CONSIGNE A = Recopiez à l'identique les lignes du listing, en commençant par la ligne qui contient « Taking this photograph » et en finissant par la ligne qui contient « Answer: pixel 4 », ces deux lignes comprises.

EXTRAIT DU TEXTE =
Ah oui, avant de me lancer dans le récit de cette journée mémorable : devant l’ampleur de la victime possible, la redoutée critique télé du journal La Presse, la légendaire Louise Cousineau, mise dans le secret, avait supplié d’être présente sur le tournage, aux côtés du réalisateur, dans le but de faire un formidable reportage sur les coulisses de Surprise Sur Prise. Permission exceptionnellement accordée, mais à une seule condition; qu’il n’y ait pas de photographe de son journal sur place. Au risque de me répéter : autre détail important. Donc tout est en place pour un gag exceptionnel. Nous avons l’accord de L’Oreal : malgré l’horaire très chargé de la diva lors de son unique journée à Montréal, il nous l’offre sur un plateau –c’est le cas de le dire- pendant une demi-heure, pas plus. Ils nous l’emmènent sous un faux prétexte sur le lieu du tournage et hop! trente minutes plus tard elle saute dans une limo en direction du Stade où des milliers de personnes l’attendent.

Voici le scénario, excellent si j’ose le dire moi-même. Comme quoi tout peut chirer même avec le meilleur scénario du monde.

Il faut savoir qu’à cette époque Claudia Schiffer fréquente le célèbre magicien David Copperfield, même si certaines langues chuchotent que c’est de la frime. Il faut aussi savoir que comme plusieurs autres magiciens, Copperfield vénère le légendaire Harry Houdini, le plus célèbre de tous les magiciens de l’Histoire. Or, Houdini est mort des suites d’une péritonite causée par un coup de poing que lui avait donné sans avertissement un étudiant de l’université McGill de Montréal. Par contre, peu de gens savent – sans doute parce que c’est un détail entièrement inventé par nous- que Houdini était également violoniste et qu’à sa mort son violon personnel est resté à Montréal. C’était d’ailleurs un violon tout-à-fait particulier qui avait la particularité- comme peu de violons peuvent y arriver- de faire éclater le verre lorsqu’on en tire certaine notes. Et ce fameux violon, on va profiter du passage de Claudia Schiffer à Montréal pour lui offrir, pour qu’elle l’offre à son tour à son fiancé. Incroyable, n’est-ce pas? Mets-en. Mais c’est là tout le secret de Surprise sur Prise : placer ses victimes dans un contexte tellement plausible que celle-ci en perd le sens des perspectives. C’est encore plus facile quand la victime n’est pas dans son pays, qu’on lui raconte ces bobards dans une autre langue que la sienne et qu’elle est sans doute un peu sur le décalage horaire.

MATÉRIEL D'EXERCICE =
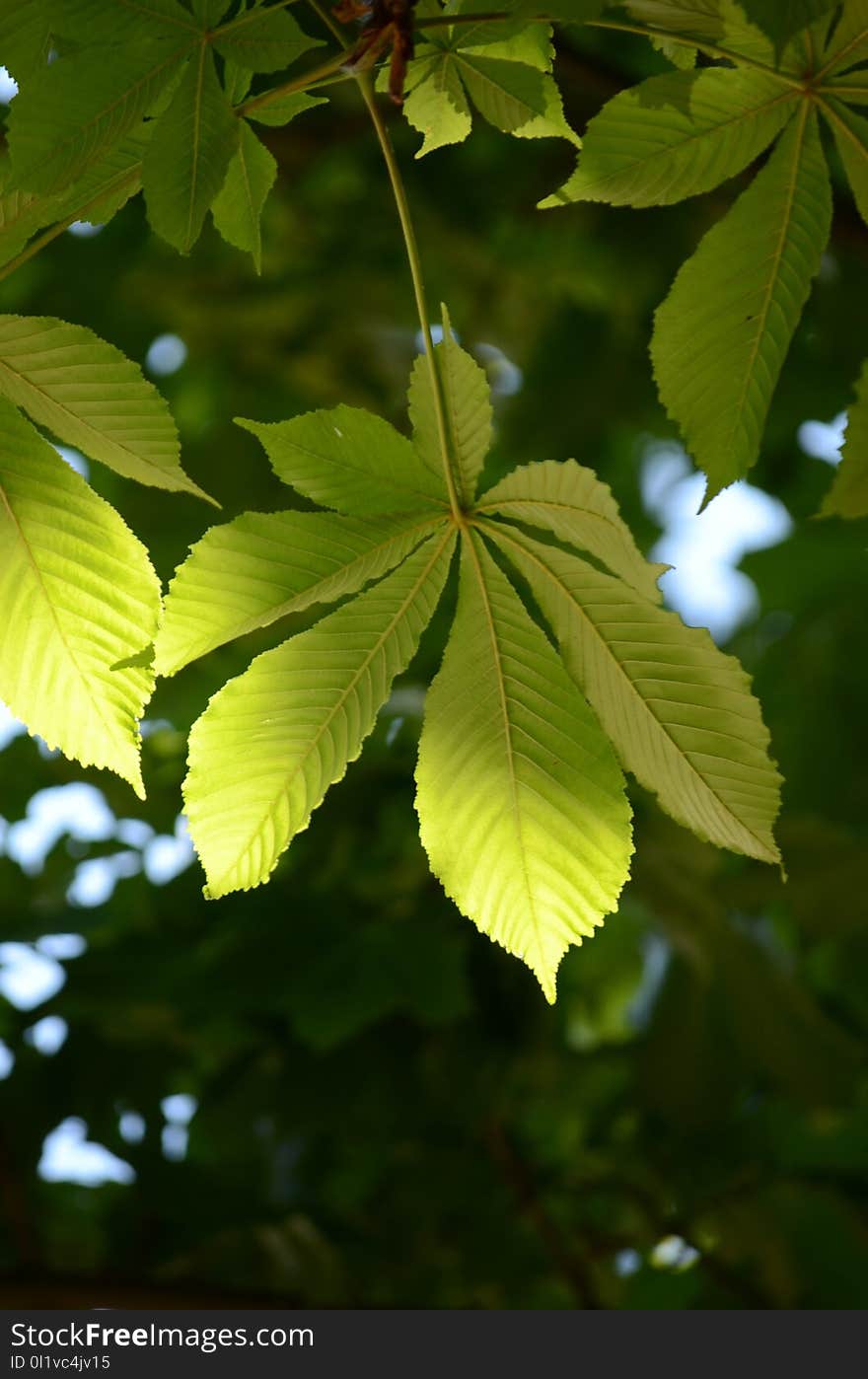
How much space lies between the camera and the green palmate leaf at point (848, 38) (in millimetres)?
698

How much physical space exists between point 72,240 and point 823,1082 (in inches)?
72.0

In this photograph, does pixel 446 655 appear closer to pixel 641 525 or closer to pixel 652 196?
pixel 652 196

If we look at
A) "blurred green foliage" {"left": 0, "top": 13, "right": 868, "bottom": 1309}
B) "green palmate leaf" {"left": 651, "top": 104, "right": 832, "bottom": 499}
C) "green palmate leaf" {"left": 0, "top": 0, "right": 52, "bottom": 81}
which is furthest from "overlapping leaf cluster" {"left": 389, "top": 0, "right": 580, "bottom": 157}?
"blurred green foliage" {"left": 0, "top": 13, "right": 868, "bottom": 1309}

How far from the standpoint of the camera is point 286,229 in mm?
2867

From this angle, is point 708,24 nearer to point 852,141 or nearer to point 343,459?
point 852,141

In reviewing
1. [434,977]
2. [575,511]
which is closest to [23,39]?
[575,511]

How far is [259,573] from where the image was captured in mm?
706

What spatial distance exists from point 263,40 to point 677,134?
0.24 m

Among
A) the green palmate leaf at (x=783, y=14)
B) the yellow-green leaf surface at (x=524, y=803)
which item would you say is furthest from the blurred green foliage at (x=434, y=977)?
the green palmate leaf at (x=783, y=14)

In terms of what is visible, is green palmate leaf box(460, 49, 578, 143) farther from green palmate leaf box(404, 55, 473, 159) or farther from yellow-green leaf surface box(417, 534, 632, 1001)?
yellow-green leaf surface box(417, 534, 632, 1001)

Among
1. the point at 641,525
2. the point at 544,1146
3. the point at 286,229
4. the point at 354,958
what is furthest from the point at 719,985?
the point at 286,229

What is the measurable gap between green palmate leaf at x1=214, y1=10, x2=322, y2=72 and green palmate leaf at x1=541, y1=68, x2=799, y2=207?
0.55ft

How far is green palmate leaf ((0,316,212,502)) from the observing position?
2.35ft

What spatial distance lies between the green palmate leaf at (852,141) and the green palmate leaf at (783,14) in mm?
140
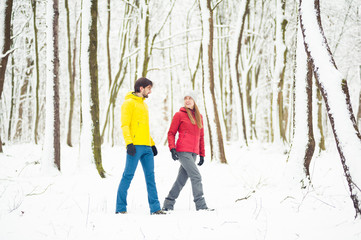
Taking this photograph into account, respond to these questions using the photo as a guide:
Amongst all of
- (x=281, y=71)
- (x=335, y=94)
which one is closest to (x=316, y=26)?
(x=335, y=94)

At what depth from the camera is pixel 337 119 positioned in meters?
2.96

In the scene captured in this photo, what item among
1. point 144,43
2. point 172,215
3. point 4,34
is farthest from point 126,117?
point 144,43

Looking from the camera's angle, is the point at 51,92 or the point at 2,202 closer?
A: the point at 2,202

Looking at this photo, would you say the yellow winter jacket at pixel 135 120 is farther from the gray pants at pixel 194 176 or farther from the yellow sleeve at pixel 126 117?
the gray pants at pixel 194 176

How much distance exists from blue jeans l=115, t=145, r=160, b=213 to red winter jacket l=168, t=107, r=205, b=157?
413 mm

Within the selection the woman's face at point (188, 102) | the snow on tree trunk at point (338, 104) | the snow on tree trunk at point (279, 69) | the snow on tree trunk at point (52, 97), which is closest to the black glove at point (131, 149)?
the woman's face at point (188, 102)

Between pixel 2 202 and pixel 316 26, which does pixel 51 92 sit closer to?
pixel 2 202

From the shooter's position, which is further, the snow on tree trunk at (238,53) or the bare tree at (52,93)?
the snow on tree trunk at (238,53)

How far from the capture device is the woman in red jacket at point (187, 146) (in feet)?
12.9

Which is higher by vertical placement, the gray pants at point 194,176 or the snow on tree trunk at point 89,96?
the snow on tree trunk at point 89,96

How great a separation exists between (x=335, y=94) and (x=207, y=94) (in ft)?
17.8

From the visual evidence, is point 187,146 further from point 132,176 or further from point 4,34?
point 4,34

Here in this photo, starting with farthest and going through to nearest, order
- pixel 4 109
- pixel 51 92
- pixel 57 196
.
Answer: pixel 4 109 < pixel 51 92 < pixel 57 196

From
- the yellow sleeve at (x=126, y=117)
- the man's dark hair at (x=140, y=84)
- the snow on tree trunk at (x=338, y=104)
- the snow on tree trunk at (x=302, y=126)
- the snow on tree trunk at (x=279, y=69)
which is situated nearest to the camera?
the snow on tree trunk at (x=338, y=104)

CONSIGNE B = Indiquez si chacun des énoncés suivants concorde avec l'extrait sur Surprise sur Prise, en répondant par oui ou par non et en citant à l'identique les mots de l'extrait qui permettent de trancher : (i) Louise Cousineau est critique télé au journal La Presse ; (ii) L’Oreal offre la vedette à l'équipe pendant une heure ; (iii) Houdini est mort des suites d'une péritonite.

RÉPONSE A =
Taking this photograph into account, respond to these questions using the photo as a guide:
Amongst all of
- (x=281, y=71)
- (x=335, y=94)
which one is closest to (x=316, y=26)?
(x=335, y=94)

At what depth from the camera is pixel 337 119 positioned in meters?
2.96

In the scene captured in this photo, what item among
1. point 144,43
2. point 172,215
3. point 4,34
is farthest from point 126,117?
point 144,43

Looking from the camera's angle, is the point at 51,92 or the point at 2,202 closer?
A: the point at 2,202

Looking at this photo, would you say the yellow winter jacket at pixel 135 120 is farther from the gray pants at pixel 194 176 or farther from the yellow sleeve at pixel 126 117?
the gray pants at pixel 194 176

How much distance exists from blue jeans l=115, t=145, r=160, b=213 to red winter jacket l=168, t=107, r=205, b=157?
413 mm

Within the selection the woman's face at point (188, 102) | the snow on tree trunk at point (338, 104) | the snow on tree trunk at point (279, 69) | the snow on tree trunk at point (52, 97), which is closest to the black glove at point (131, 149)?
the woman's face at point (188, 102)

Between pixel 2 202 and pixel 316 26, which does pixel 51 92 sit closer to?
pixel 2 202

From the shooter's position, which is further, the snow on tree trunk at (238,53) or the bare tree at (52,93)?
the snow on tree trunk at (238,53)

How far from the capture device is the woman in red jacket at point (187, 146) (in feet)?
12.9

Which is higher by vertical placement, the gray pants at point 194,176 or the snow on tree trunk at point 89,96?
the snow on tree trunk at point 89,96

How great a separation exists between (x=335, y=94) and (x=207, y=94) (in ft)?
17.8

From the visual evidence, is point 187,146 further from point 132,176 or further from point 4,34?
point 4,34

Here in this photo, starting with farthest and going through to nearest, order
- pixel 4 109
- pixel 51 92
- pixel 57 196
.
Answer: pixel 4 109 < pixel 51 92 < pixel 57 196

RÉPONSE B =
(i) Oui : « la redoutée critique télé du journal La Presse, la légendaire Louise Cousineau »
(ii) Non : « pendant une demi-heure, pas plus »
(iii) Oui : « Houdini est mort des suites d’une péritonite »